В моем истерзанном, полубредовом детстве участвовал и Бог. Бог нашей слепой бабушки, вечно шепчущей молитвы, в которых немало времени и места занимали проклятья единственному сыну за то, что он смеялся над ее верой, ненавидел ее фанатизм и сиденью в затхлом сумраке синагоги предпочел батрацкую работу на крестьянских полях. Впоследствии он нанес ей сокрушительный удар, приняв крещение ради невесты и хозяйства, которым наделили его крестьяне.

Бабушкин Бог был страшноват. И характер у него был бабушкин: обидчивый, самолюбивый и мстительный. Вечно требующий поклонения и любви и ничего не дающий взамен. И все же я подлизывалась к нему, особенно по ночам, когда меня мучили кошмары. Тогда я, под бабушкину диктовку, бормотала древнюю молитву, в которой ни слова не понимала, кроме двух первых слов: «Шма, Исроэль» — «Слушай, Израиль!», из чего я заключила, что имя Божье — Израиль…

Мои родители. Что я могу сказать о них О них вообще больно говорить. В каких-то талмудах о ком-то говорится: «Прокляты до седьмого колена…»

Так вот это тоже наверняка о моих далеких предках, не знаю только, в каком колене. Моя родословная для меня вообще — темный лес. Такой же тьмой она была и для моих родителей. Оба с младенчества сироты, откуда им было ее знать?!

Плохо началась их жизнь, плохо она и кончилась. Сыновей унесла война. Подающую надежды дочь унесло за колючую проволоку.
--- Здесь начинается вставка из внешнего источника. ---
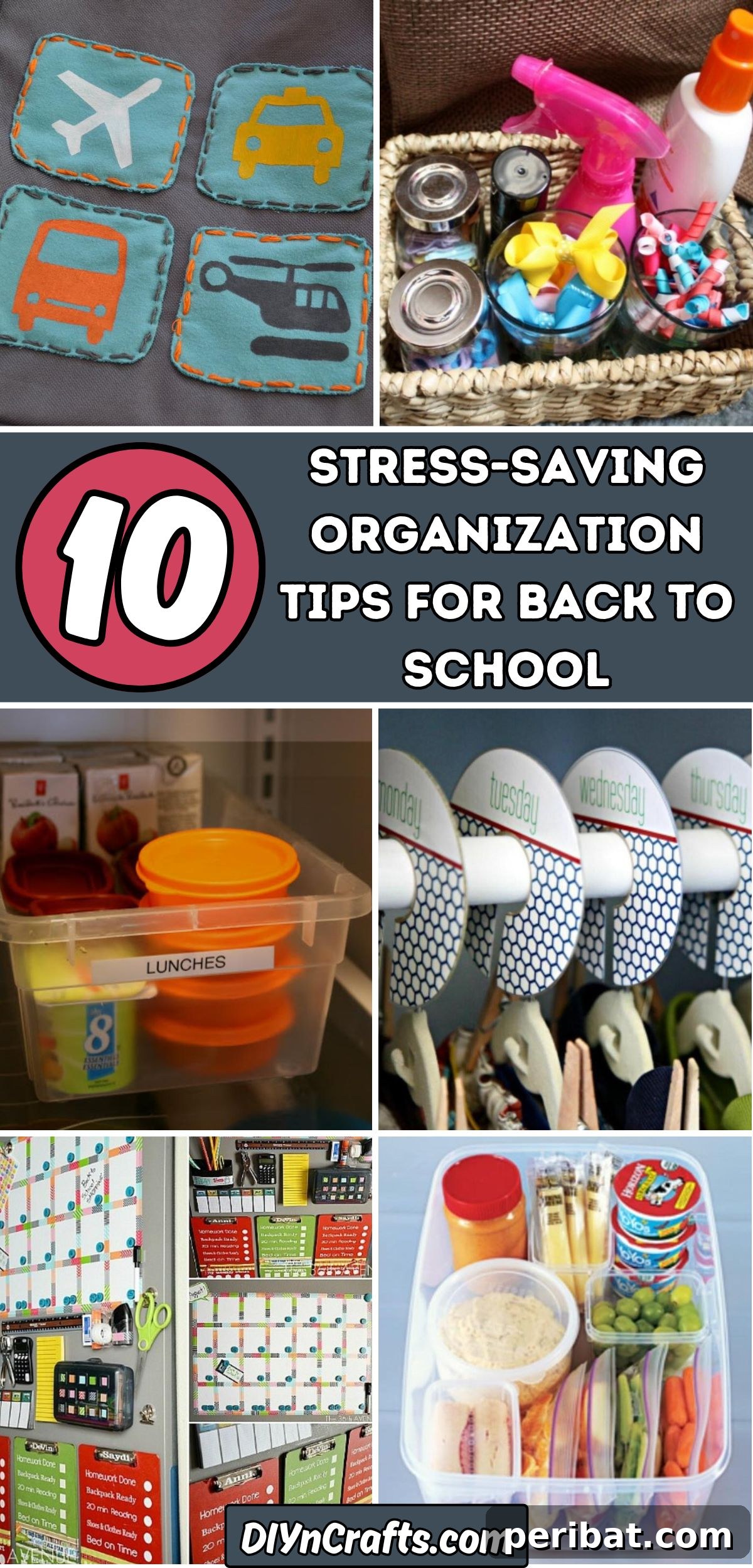 10 Organization Strategies for a Relaxed Back to School 2 10 Stress-Saving Organization Tips for Back to School collage.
Каково им было, когда больные, одинокие, голодные и бесприютные они умирали под палящим южным солнцем…

Так пусть мои воспоминания будут им скромным памятником, который нельзя поставить на их безвестные могилы, потому что настоящие памятники ставят на могилы неизвестных солдат, а могилы их матерей и отцов, погибших на тяжких дорогах эвакуации, давно срыты бульдозерами и засажены картошкой.

…Осенней ночью 1916 года по реке Десне пробирался старый пароходик. Каютные пассажиры давно спали. А на палубе, закутавшись до бровей, неподвижно, чтобы речной туман меньше проникал под одежду, теснились пассажиры, для которых теплые каюты были недоступны. Теснились сплошной, безликой и одноцветной в тусклом свете фонаря массой.

Но все же одна женщина выделялась среди безликой толпы. Выделялась не солдатской шинелью (тогда не в диковину были женщины в шинелях) и не солдатской шапкой, поверх которой был повязан платок, а глазами, налитыми ужасом, и корпусом, беспрерывно и мерно покачивавшимся, как у человека, измученного страшной зубной болью.

Это — моя мама. На руках у нее двое детей — мальчик двух лет и годовалая девочка, мои брат и сестра.

Закутанные в одно желтое плюшевое одеяло они некрепко спят. Холодный ветер все же находит отдушину в тщательно подвернутом одеяле и осыпает ознобом маленькие тельца. И неудобно двоим в одном одеяле. Они ворочаются, хнычут, и мать «утешает» их шлепками.

Лучше всего мне. Я путешествую с комфортом, потому что я еще не живу в этом холодном, неуютном мире. Я еще не родилась, но мама уже ждет меня. Скоро.